Modernised state procurement in the offing
It has taken a long time to bring to fruition but the draft Public Procurement Bill approved by the cabinet proposes to introduce a more flexible, strategic and differentiated system of procurement than the one-size-fits-all one at present.
However, the approval is not the end of the road. The bill is still in draft form as the state law advisers have to certify it and make the technical changes wanted by the cabinet. And then the bill only proposes a framework for procurement with critical issues still to be determined by the finance minister in regulations.
Two of the main issues which will be dealt with in regulations are the one or more preference point systems and thresholds for preferential procurement from specified categories of individuals or enterprises and a procurement system for the strategic sourcing of infrastructure and capital assets.
Another important leg of the proposed procurement system is the successful rollout by the Treasury of the long-delayed and costly integrated financial management system, which will integrate the fragmented financial systems of national and provincial governments. This is expected to take more than a year.
The process for the proposed legislation began in 2014 when the cabinet directed the Treasury to accelerate the modernisation of a public procurement system. The cabinet approved a draft bill in 2020 for public comment, which generated 4,000 submissions. These were considered in the revision of the draft and a revised bill was prepared in 2020/21 which was submitted to the National Economic Development and Labour Council last April.
Acting director-general Ismail Momoniat made clear the need for a new procurement system in a presentation to parliament’s two finance committees last week when he said the current system was not working. It is complicated, fragmented, inflexible, incoherent and inconsistent with legal prescripts. It results in the government not being able to deliver services efficiently and effectively and often overpaying for them.
The proposed bill will establish a single regulatory system and oversight authority with jurisdiction over the whole public procurement system including organs of state.
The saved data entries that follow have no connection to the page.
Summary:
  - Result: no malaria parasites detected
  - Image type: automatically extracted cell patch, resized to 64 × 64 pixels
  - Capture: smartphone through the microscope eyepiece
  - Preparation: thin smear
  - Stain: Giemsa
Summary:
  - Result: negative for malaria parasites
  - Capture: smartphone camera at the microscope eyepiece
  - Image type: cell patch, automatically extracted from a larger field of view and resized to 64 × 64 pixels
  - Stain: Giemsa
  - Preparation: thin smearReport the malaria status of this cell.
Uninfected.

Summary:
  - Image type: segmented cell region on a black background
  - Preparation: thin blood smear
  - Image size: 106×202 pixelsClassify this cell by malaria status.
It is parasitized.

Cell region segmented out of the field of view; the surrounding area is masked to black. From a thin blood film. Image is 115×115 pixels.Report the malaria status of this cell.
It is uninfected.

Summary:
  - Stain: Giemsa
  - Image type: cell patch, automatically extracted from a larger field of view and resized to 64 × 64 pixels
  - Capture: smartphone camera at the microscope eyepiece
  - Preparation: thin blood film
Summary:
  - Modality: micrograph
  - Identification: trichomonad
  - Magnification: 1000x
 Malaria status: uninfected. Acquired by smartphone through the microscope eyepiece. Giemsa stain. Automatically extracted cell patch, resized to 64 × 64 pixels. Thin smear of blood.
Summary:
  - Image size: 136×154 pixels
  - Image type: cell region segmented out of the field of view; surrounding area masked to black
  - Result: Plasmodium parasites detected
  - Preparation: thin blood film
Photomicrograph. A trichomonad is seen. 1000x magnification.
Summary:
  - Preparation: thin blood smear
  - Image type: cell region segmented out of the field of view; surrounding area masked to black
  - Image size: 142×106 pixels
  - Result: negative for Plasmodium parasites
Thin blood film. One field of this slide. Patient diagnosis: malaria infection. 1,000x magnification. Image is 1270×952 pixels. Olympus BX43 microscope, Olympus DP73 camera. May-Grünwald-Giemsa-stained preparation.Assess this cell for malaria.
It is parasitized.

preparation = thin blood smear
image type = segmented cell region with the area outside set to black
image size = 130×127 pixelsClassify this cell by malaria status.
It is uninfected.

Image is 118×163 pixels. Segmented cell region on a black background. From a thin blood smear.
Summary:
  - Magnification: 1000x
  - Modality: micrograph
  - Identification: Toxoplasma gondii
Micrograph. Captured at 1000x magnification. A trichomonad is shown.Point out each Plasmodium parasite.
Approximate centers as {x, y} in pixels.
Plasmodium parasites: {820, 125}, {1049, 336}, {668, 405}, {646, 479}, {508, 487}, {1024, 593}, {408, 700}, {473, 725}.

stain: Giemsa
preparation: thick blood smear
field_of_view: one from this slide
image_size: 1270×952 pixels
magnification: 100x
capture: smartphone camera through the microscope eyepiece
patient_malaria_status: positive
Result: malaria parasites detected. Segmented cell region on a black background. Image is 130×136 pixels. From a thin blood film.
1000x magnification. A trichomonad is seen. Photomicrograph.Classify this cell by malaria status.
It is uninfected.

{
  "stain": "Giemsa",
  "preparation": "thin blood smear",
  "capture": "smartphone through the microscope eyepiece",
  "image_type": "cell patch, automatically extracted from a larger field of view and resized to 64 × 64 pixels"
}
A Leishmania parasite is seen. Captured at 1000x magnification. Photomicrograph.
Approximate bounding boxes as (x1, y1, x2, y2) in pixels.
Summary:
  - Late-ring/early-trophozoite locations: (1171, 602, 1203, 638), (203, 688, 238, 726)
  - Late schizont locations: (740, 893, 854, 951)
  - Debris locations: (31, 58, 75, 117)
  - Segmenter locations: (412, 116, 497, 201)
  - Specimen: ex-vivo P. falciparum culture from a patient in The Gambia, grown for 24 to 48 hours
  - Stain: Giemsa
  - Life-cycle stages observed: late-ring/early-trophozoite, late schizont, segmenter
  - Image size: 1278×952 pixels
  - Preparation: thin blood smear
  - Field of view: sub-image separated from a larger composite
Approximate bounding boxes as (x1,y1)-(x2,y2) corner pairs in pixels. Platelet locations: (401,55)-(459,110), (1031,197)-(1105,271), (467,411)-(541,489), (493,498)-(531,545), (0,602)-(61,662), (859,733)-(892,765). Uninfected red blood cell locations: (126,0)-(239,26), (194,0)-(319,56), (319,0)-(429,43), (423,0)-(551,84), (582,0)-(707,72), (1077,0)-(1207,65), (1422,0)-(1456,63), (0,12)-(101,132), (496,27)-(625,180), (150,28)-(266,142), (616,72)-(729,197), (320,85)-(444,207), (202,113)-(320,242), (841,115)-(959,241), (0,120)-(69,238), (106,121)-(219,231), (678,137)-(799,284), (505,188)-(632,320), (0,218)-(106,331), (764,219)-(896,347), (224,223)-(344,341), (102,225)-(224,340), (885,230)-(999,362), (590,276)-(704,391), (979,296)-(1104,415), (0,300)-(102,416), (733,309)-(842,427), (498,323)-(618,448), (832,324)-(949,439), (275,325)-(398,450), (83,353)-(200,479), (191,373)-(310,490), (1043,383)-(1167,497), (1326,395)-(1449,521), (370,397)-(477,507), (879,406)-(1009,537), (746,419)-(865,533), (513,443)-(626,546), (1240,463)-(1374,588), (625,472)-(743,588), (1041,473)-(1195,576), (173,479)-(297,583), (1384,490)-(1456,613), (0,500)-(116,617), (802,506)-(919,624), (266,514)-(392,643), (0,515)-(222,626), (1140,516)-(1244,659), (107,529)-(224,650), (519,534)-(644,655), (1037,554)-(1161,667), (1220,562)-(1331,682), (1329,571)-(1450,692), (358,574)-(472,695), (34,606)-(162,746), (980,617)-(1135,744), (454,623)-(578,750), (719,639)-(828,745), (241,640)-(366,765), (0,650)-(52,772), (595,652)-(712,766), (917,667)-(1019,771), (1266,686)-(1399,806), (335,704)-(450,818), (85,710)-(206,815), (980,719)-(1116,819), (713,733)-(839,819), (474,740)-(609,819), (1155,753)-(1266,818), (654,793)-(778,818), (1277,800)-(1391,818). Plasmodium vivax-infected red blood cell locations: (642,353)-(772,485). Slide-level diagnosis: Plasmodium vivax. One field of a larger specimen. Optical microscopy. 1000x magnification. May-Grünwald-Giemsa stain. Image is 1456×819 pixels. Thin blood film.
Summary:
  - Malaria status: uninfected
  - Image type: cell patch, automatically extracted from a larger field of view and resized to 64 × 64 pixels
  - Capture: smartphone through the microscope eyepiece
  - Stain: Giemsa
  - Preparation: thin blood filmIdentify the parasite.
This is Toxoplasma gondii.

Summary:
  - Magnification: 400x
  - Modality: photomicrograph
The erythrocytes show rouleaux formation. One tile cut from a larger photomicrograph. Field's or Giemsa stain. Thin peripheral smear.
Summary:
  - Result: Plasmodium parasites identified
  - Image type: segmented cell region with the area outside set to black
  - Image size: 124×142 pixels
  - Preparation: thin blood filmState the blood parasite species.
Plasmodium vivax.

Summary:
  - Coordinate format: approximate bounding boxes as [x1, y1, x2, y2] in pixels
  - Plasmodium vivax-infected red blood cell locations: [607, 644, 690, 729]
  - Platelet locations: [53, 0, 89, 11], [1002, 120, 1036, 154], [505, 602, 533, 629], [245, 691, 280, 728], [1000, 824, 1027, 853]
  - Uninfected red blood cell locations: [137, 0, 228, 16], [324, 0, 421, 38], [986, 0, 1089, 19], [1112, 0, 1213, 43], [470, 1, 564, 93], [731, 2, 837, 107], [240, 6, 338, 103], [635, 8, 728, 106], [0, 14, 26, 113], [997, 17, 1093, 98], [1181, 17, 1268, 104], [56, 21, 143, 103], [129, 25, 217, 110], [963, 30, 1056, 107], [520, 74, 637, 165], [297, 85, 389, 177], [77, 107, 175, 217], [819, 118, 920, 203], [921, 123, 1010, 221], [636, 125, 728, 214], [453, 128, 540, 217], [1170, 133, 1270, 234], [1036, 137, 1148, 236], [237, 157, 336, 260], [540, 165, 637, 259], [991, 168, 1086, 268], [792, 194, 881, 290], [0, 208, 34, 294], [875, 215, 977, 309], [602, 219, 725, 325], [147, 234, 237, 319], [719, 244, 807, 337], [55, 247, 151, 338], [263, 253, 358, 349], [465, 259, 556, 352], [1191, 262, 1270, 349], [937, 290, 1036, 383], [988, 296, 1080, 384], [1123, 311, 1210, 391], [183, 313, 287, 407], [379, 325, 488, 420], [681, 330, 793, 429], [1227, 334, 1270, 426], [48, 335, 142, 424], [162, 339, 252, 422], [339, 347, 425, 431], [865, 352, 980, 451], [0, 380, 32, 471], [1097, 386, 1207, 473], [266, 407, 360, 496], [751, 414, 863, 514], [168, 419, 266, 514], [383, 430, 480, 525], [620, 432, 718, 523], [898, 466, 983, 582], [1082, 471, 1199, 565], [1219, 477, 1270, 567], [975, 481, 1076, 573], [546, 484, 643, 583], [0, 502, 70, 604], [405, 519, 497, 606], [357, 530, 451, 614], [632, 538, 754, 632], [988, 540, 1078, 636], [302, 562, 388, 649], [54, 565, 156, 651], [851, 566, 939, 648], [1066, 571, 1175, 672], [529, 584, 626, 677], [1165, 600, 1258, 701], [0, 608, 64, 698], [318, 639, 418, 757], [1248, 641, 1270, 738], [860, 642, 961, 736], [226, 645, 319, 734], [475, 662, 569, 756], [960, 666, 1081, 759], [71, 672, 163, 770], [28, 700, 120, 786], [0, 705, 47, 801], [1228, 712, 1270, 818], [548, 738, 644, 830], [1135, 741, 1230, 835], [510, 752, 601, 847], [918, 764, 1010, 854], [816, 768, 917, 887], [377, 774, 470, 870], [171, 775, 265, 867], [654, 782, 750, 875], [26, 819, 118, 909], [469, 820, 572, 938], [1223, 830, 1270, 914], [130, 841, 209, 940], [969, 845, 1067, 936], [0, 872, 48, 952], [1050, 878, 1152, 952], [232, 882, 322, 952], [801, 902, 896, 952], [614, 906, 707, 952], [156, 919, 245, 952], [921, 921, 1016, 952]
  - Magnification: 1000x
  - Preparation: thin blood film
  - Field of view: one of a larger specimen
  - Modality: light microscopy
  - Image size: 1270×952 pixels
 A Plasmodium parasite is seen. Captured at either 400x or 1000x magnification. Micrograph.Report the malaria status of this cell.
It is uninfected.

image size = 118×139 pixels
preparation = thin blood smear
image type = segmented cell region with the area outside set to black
It adopts a strategic and differentiated approach that is more pragmatic and flexible and will establish a public procurement tribunal to resolve disputes instead of costly and time-consuming court processes.
Organs of state will be able to determine their own procurement policies. These will have to include a system of preferences determined on the basis of regulations. While the beneficiaries of the preferences are laid down in the draft bill, it provides flexibility and choice in the allocation of points on the basis of what is critical to that particular organ of state.
How procurement experts respond to the proposals will be unknown until the public hearings by parliament’s two finance committees on this crucial piece of legislation, but there is no doubt that further revisions are in store.